The law would be in effect until the end of 2021, or two months after the state of emergency ends — whichever is later.
According to Wiener, most businesses are bound by leases negotiated before the COVID-19 pandemic and stay-at-home orders. He says even the most successful businesses are suffering due to severe revenue loss that is likely to continue.
SB 939 will allow hospitality businesses to survive by letting them renegotiate their leases with landlords to find a mutually agreeable set of terms.
“Mass closures would undermine our economic recovery, keep unemployment high, harm our neighborhoods, and damage our social safety net,” Wiener said. “While many landlords are working with their tenants and doing the right thing by renegotiating rents, others are demanding full rent — and even increasing rent — which will lead to closures and bankruptcies.”
Wiener’s office says most businesses are bound by leases negotiated before the COVID-19 pandemic.
“Understand this bill applies to all commercial leases in the state of California – not just restaurants,” Hime said. “It would mandate delayed rent for more than a year, in addition to allowing restaurants, bars, and nightclubs to break a lease, regardless of how much money a property owner has invested in the property for that business.”
Hime says when a tenant moves in, a property owner will invest upfront money to get the space built-out to the tenant’s specifications. That upfront investment is then paid down over the term of the lease. Hime believes this bill short-circuits that agreement and shifts the full burden onto the property owner.
Hime also argues, “Nobody wants an empty building. And trying to find new tenants is far more costly than finding creative ways to keep current tenants.”
State Sen. Andreas Borgeas (R-Fresno) opposes SB 939. He says he’s supportive of protections for commercial tenants and has been a staunch advocate for protecting small businesses. He says that SB 939 only addresses “half the problem.”
The California Business Properties Association says several other bills in the Legislature recognize that business renters and property owners must both be helped.
Commercial Mortgage Crisis?
The CBPA argues property owners and tenants are negatively impacted by the COVID-19 statewide shelter in place orders.

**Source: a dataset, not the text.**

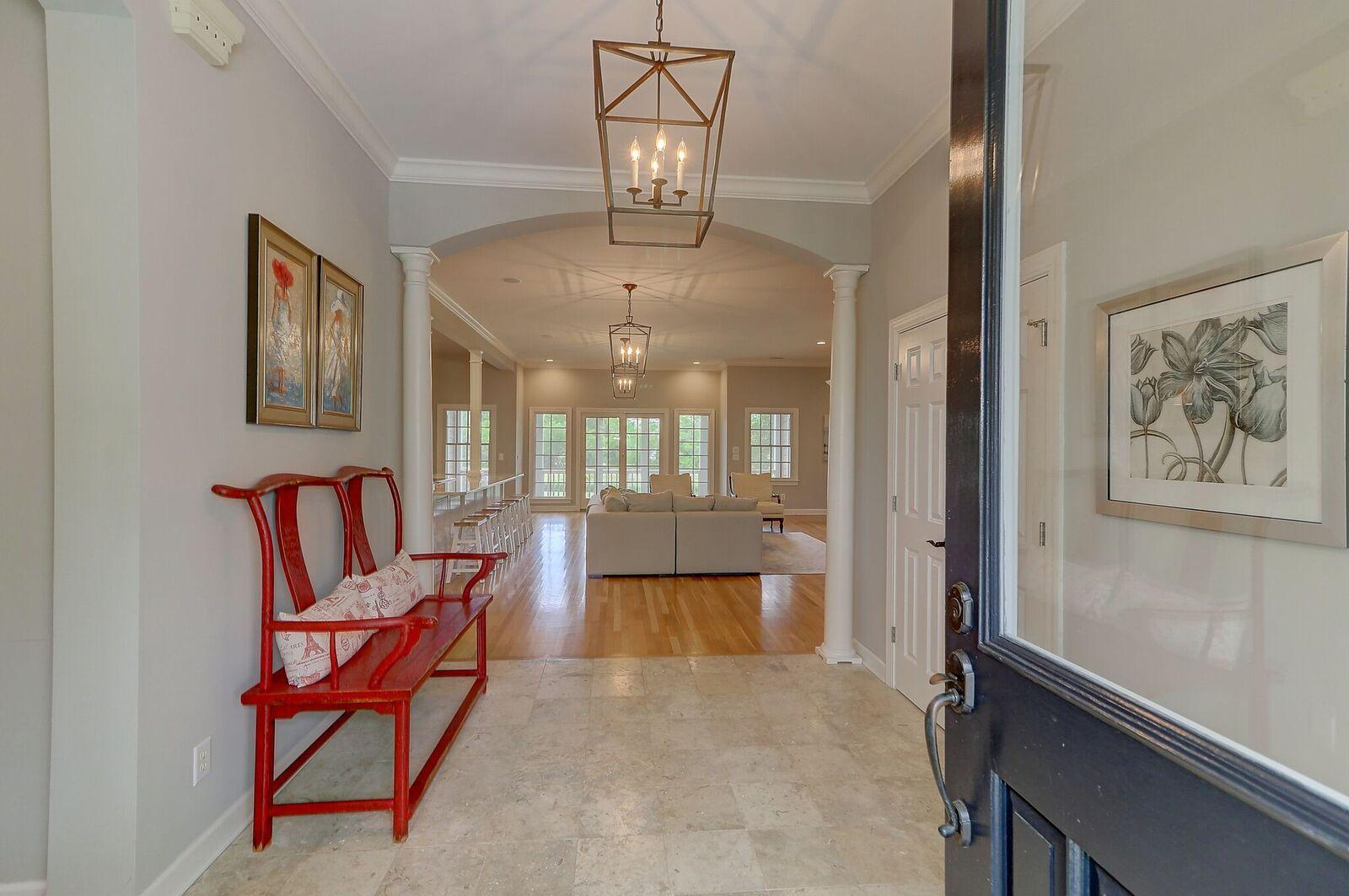Wild Dunes Homes For Sale - 60 Seagrass, Isle of Palms, SC - 29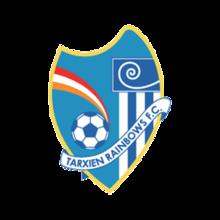 Tarxien Rainbows - Logo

“Instead of proposing a positive and balanced approach that recognizes that, it forces one business to float the expenses of another business for more than a year,” the association said in a statement. “As the state reopens, property owners do not want empty spaces; the state inserting itself into private agreements will prolong the amount of time needed to recover and won’t help tenants as it will weaken the financial health of the properties where they are located.”
Hime said that if the bill becomes law “it will trigger a commercial mortgage crisis.”
CBPA tells GV Wire it has offered amendments for the bill.
“The author has been polite and accessible and has listened to our concerns and the concerns of other legislators expressed in committee, but that input is not reflected in the language of the bill,” the CBPA said in an email.